Although the essays explore audiovisual texts, they surpass formal and structural analysis. Articulating their focus on spatial practices of lived identities, several essays include analysis of behind-the-scenes production, distribution, and exhibition processes that collectively affect the representation of intersectional spaces and identities. The border between onscreen and offscreen spaces is continuously crossed, particularly in essays that detail the production history of TV series that promoted a particular image of corresponding urban centers. These analyses intersect economic and political interests from state sponsorship that inevitably influence the lives of individuals made visible and invisible onscreen. The book also makes a meaningful contribution to the emerging haptic and experiential approach in media analysis by including essays on digital virtual games, focusing on both intersectional bodies in digital space and their relationship to spectators.
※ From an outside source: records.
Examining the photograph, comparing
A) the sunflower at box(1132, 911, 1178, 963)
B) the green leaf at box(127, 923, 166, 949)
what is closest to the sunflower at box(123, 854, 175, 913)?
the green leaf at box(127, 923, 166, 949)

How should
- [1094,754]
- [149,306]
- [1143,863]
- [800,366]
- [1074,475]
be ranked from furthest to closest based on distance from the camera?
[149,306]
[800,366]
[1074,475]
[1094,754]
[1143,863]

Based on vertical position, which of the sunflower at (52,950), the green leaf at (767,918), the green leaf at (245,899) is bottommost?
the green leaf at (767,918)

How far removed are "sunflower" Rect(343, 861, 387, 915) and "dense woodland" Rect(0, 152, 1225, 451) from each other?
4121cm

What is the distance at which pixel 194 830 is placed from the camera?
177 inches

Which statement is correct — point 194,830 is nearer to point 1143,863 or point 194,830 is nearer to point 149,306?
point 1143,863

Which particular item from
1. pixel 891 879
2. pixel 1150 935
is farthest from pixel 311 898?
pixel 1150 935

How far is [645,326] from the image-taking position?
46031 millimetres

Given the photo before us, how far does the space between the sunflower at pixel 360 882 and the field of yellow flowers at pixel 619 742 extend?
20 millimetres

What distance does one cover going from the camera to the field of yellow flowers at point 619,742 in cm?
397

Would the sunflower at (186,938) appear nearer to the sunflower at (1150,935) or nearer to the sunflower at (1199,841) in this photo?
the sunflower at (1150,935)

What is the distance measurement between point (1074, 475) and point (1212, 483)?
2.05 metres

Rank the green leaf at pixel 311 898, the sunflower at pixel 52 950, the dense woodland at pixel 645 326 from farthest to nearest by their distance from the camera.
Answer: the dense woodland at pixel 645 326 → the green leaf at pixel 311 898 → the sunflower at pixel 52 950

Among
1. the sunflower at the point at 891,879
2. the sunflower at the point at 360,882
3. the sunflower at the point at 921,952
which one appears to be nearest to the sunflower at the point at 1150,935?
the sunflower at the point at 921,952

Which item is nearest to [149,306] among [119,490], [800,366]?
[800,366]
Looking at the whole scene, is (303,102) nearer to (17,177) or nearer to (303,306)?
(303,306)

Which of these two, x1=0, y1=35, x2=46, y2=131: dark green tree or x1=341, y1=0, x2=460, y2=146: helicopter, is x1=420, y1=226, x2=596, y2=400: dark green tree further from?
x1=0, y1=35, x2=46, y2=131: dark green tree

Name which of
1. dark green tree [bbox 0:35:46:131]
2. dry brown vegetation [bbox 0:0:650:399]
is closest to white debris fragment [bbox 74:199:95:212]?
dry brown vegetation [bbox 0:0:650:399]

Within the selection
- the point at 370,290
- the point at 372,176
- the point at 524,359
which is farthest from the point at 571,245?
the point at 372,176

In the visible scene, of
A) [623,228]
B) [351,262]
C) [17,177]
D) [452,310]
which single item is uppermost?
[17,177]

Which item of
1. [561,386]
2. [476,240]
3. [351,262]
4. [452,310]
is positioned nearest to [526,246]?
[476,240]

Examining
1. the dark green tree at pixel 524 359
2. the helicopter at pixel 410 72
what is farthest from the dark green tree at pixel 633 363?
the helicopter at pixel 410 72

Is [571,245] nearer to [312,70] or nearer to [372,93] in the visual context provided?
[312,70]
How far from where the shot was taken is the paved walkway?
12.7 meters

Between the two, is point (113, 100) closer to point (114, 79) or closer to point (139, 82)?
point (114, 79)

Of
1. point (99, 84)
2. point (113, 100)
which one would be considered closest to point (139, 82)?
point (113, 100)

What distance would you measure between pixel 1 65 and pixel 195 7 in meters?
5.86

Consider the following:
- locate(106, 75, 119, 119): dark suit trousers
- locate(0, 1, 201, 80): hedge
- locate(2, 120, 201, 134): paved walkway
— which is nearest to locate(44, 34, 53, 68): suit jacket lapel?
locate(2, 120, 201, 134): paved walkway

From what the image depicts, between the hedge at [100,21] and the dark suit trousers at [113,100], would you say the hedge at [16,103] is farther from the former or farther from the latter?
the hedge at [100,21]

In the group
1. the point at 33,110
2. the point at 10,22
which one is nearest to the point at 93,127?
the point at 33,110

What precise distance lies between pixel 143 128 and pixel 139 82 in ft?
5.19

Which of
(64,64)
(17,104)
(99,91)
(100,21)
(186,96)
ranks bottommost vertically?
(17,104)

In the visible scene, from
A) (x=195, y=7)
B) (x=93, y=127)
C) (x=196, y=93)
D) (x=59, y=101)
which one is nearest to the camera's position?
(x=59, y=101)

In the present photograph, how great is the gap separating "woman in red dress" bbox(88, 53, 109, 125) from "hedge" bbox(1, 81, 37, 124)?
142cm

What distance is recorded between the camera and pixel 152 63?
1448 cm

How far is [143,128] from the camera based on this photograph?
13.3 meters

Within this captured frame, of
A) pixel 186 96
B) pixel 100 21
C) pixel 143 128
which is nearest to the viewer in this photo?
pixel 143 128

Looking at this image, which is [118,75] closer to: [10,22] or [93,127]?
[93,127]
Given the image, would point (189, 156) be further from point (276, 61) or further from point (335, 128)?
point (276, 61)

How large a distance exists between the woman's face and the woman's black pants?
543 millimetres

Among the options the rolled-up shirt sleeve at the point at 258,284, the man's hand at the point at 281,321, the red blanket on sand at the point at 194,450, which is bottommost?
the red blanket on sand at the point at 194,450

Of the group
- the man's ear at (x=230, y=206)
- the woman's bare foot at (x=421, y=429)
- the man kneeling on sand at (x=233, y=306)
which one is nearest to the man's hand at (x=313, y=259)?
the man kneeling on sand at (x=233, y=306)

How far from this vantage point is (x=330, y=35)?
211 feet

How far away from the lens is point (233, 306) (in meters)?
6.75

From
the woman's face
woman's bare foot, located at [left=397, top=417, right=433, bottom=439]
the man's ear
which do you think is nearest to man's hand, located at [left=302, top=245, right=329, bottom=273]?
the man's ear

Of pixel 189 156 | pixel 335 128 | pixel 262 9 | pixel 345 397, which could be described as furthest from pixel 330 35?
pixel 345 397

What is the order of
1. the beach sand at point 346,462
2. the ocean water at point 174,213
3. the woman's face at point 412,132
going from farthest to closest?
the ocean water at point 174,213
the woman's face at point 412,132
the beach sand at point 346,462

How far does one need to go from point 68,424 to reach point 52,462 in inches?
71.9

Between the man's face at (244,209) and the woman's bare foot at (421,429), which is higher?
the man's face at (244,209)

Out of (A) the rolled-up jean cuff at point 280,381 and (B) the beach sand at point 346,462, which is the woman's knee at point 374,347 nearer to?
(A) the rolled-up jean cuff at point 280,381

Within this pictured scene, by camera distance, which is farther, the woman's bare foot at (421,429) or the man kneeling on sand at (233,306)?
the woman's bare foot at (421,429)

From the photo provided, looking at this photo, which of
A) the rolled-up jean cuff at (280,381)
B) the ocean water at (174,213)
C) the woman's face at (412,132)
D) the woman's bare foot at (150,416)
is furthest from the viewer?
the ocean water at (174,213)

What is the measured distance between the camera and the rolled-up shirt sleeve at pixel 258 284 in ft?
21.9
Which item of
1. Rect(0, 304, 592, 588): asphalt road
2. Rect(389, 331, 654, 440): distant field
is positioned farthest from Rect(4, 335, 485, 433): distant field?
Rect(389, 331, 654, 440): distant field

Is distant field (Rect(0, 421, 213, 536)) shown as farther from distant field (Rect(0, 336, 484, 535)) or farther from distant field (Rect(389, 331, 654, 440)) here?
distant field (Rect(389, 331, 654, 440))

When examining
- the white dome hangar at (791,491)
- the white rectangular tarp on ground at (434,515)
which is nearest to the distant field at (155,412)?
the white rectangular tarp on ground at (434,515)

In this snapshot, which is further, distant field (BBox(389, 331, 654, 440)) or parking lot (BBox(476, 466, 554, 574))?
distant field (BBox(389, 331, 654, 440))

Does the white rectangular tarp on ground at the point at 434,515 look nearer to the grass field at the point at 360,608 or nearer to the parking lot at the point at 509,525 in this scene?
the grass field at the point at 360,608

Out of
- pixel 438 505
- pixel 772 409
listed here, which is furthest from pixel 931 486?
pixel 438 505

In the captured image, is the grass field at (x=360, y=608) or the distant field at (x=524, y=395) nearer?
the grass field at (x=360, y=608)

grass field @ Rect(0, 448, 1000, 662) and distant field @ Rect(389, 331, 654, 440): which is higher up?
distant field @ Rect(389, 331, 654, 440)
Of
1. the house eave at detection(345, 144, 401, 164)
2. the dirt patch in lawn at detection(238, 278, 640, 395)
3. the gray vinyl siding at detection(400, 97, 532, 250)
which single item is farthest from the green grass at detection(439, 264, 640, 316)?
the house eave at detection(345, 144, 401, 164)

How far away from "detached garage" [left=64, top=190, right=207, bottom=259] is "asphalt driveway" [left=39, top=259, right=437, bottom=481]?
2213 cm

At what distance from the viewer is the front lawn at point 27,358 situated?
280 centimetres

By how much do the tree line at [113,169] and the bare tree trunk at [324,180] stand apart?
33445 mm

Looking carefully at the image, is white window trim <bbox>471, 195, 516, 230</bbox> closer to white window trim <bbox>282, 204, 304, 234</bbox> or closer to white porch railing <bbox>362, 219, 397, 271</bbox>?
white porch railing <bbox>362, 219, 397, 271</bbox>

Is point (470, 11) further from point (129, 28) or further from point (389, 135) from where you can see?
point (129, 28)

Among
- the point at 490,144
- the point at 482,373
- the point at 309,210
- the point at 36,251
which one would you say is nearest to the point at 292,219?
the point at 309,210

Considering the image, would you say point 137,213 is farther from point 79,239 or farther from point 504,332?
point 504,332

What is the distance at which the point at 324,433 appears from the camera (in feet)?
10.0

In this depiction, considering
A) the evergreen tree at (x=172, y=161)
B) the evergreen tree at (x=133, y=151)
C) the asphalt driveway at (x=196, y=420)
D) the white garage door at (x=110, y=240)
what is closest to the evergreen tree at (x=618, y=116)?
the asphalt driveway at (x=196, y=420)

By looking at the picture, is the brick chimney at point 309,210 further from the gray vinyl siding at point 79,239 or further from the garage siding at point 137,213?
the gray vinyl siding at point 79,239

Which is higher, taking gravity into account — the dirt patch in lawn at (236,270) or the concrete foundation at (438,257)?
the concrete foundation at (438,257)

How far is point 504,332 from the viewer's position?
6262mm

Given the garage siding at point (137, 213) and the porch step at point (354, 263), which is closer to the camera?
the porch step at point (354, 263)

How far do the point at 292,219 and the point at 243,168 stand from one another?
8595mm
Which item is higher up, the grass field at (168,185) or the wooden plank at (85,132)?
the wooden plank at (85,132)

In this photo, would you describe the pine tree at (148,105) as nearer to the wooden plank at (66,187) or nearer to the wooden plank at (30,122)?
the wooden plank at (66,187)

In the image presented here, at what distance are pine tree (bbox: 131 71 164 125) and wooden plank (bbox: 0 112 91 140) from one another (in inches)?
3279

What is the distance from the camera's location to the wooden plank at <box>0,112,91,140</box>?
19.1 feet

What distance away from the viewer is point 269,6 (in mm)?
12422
Diversity of media examples is an outstanding strength of the book, making the volume applicable to multiple fields of studies. As a book on intersectional analysis, it celebrates intersections of multiple academic fields. It is a valuable source for film and media studies and beyond. Courses on anthropology, critical race theories, cultural theories, urban studies, history, gender studies, and more can make use of the selected essays. However, in spite of the expansive set of examples crossing spatial and national borders, from dressing rooms to theme parks and from British country houses to Madrid’s urban peripheries, the identities analyzed in the selected essays are quite limited. As much as it is impossible to cover all the intersectional spaces and identities, there are significant absences. With the majority of media coming from the US and parts of Europe, the global south and Asian identities are almost absent in the book. Asian American identities and Latinos—who make up an indispensable portion of the American population and play a crucial role in American society—are not analyzed in depth. The book explores intersectionality experienced in countries where being White, heterosexual, and capitalist in mind consist of the norm while not considering how racial, gender, and political standards differ among different parts of the world. It also may have been helpful to interrogate how specific intersectional spaces and identities change as they travel from one medium to another, understanding each medium as space and consuming a medium as another way of spatial practice. The transmedial practice is only briefly mentioned in certain essays, as in Paula J. Massood’s analysis of Shirley Clarke’s hybrid filmmaking method revealed in The Connection (1961) and in Peter C. Kunze’s studies on the role and representation of theme parks in diverse Black media. The intersection of various media platforms could have been another vector for the studies. The book leaves room for further creative research.

The intersectional lens developed in the book is original, vigorous, and reflective enough to alter the readers’ perspectives towards media texts that they have seen before and the ones they will experience in the future. Its lasting influence will make the readers rethink, reconfigure, and reimagine the potential of intersectional space and identities on and offscreen.